(Given task)
Set down, word for word, everything in the Frostburg State climate article below from "FROSTBURG — Numerous" down to "William E. Kirwan.".

(Document segment)
University doing its part with climate change initiative

Several projects complement new initiative

FROSTBURG — Numerous programs already taking place at Frostburg State University complement the new system-wide Environmental Sustainability and Climate Change Initiative launched by University System of Maryland Chancellor William E. Kirwan.

“I give Chancellor Kirwan my full support in this system-wide sustainability initiative. I believe we in higher education have a responsibility to lead the way in this issue, one which will be even more critical for our students than it is to us,” said FSU President Jonathan Gibralter.

“I think that David Hales, the president of the College of the Atlantic, put it very well when he said, ‘If higher education is not relevant to solving the crisis of global warming, it is not relevant, period.’ ”

Gibralter serves on the Governor’s Climate Task Force as a member of the Greenhouse Gas and Carbon Mitigation Working Group and is a charter member of the leadership circle of the American College and University Presidents Climate Committee.

He recently told the Senate Budget and Taxation Committee on Health, Education and Human Resources and the House Appropriations Committee on Education and Economic Development of FSU’s efforts with research and work-force development through two projects.

“First is our WISE project, which studies the effectiveness of residential-scale wind turbines and solar arrays and will soon be training individuals to install them,” said Gibralter. “Second is our major in ethnobotany, the only one in the continental United States, which is working to study our region’s cultural legacy and ways to tap the potential of our natural resources.”

(Record set)
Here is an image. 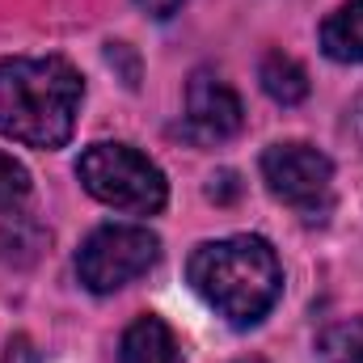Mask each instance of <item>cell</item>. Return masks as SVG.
I'll use <instances>...</instances> for the list:
<instances>
[{"label":"cell","instance_id":"cell-3","mask_svg":"<svg viewBox=\"0 0 363 363\" xmlns=\"http://www.w3.org/2000/svg\"><path fill=\"white\" fill-rule=\"evenodd\" d=\"M77 178L97 203L127 216H157L169 199L165 174L131 144H93L77 161Z\"/></svg>","mask_w":363,"mask_h":363},{"label":"cell","instance_id":"cell-1","mask_svg":"<svg viewBox=\"0 0 363 363\" xmlns=\"http://www.w3.org/2000/svg\"><path fill=\"white\" fill-rule=\"evenodd\" d=\"M85 97L81 72L60 60H0V135L26 148H64L77 131V110Z\"/></svg>","mask_w":363,"mask_h":363},{"label":"cell","instance_id":"cell-10","mask_svg":"<svg viewBox=\"0 0 363 363\" xmlns=\"http://www.w3.org/2000/svg\"><path fill=\"white\" fill-rule=\"evenodd\" d=\"M317 363H363V321H334L317 338Z\"/></svg>","mask_w":363,"mask_h":363},{"label":"cell","instance_id":"cell-2","mask_svg":"<svg viewBox=\"0 0 363 363\" xmlns=\"http://www.w3.org/2000/svg\"><path fill=\"white\" fill-rule=\"evenodd\" d=\"M186 279L199 291V300L237 330L258 325L283 291V267L274 258L271 241L250 233L203 241L190 254Z\"/></svg>","mask_w":363,"mask_h":363},{"label":"cell","instance_id":"cell-5","mask_svg":"<svg viewBox=\"0 0 363 363\" xmlns=\"http://www.w3.org/2000/svg\"><path fill=\"white\" fill-rule=\"evenodd\" d=\"M262 178L279 203L317 216L330 207V190H334V165L325 152H317L313 144H274L262 152Z\"/></svg>","mask_w":363,"mask_h":363},{"label":"cell","instance_id":"cell-4","mask_svg":"<svg viewBox=\"0 0 363 363\" xmlns=\"http://www.w3.org/2000/svg\"><path fill=\"white\" fill-rule=\"evenodd\" d=\"M157 258H161L157 233H148L140 224H101L85 237V245L77 254V274L89 291L110 296V291L144 279L157 267Z\"/></svg>","mask_w":363,"mask_h":363},{"label":"cell","instance_id":"cell-13","mask_svg":"<svg viewBox=\"0 0 363 363\" xmlns=\"http://www.w3.org/2000/svg\"><path fill=\"white\" fill-rule=\"evenodd\" d=\"M135 4H140V9H144L148 17L165 21V17H174V13H178L182 4H186V0H135Z\"/></svg>","mask_w":363,"mask_h":363},{"label":"cell","instance_id":"cell-12","mask_svg":"<svg viewBox=\"0 0 363 363\" xmlns=\"http://www.w3.org/2000/svg\"><path fill=\"white\" fill-rule=\"evenodd\" d=\"M4 363H38V351L30 338H13L9 351H4Z\"/></svg>","mask_w":363,"mask_h":363},{"label":"cell","instance_id":"cell-9","mask_svg":"<svg viewBox=\"0 0 363 363\" xmlns=\"http://www.w3.org/2000/svg\"><path fill=\"white\" fill-rule=\"evenodd\" d=\"M258 81H262L267 97L279 101V106H300V101L308 97V72H304L291 55H283V51H271V55L262 60Z\"/></svg>","mask_w":363,"mask_h":363},{"label":"cell","instance_id":"cell-7","mask_svg":"<svg viewBox=\"0 0 363 363\" xmlns=\"http://www.w3.org/2000/svg\"><path fill=\"white\" fill-rule=\"evenodd\" d=\"M118 363H182V347L161 317H135L118 342Z\"/></svg>","mask_w":363,"mask_h":363},{"label":"cell","instance_id":"cell-11","mask_svg":"<svg viewBox=\"0 0 363 363\" xmlns=\"http://www.w3.org/2000/svg\"><path fill=\"white\" fill-rule=\"evenodd\" d=\"M30 199V169L0 152V211H17Z\"/></svg>","mask_w":363,"mask_h":363},{"label":"cell","instance_id":"cell-8","mask_svg":"<svg viewBox=\"0 0 363 363\" xmlns=\"http://www.w3.org/2000/svg\"><path fill=\"white\" fill-rule=\"evenodd\" d=\"M321 51L334 64H363V0L338 4L321 21Z\"/></svg>","mask_w":363,"mask_h":363},{"label":"cell","instance_id":"cell-6","mask_svg":"<svg viewBox=\"0 0 363 363\" xmlns=\"http://www.w3.org/2000/svg\"><path fill=\"white\" fill-rule=\"evenodd\" d=\"M241 123H245L241 97L220 77H211V72L190 77V85H186V127H190L194 140H203V144L233 140L241 131Z\"/></svg>","mask_w":363,"mask_h":363}]
</instances>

(Answer for the task)
FROSTBURG — Numerous programs already taking place at Frostburg State University complement the new system-wide Environmental Sustainability and Climate Change Initiative launched by University System of Maryland Chancellor William E. Kirwan.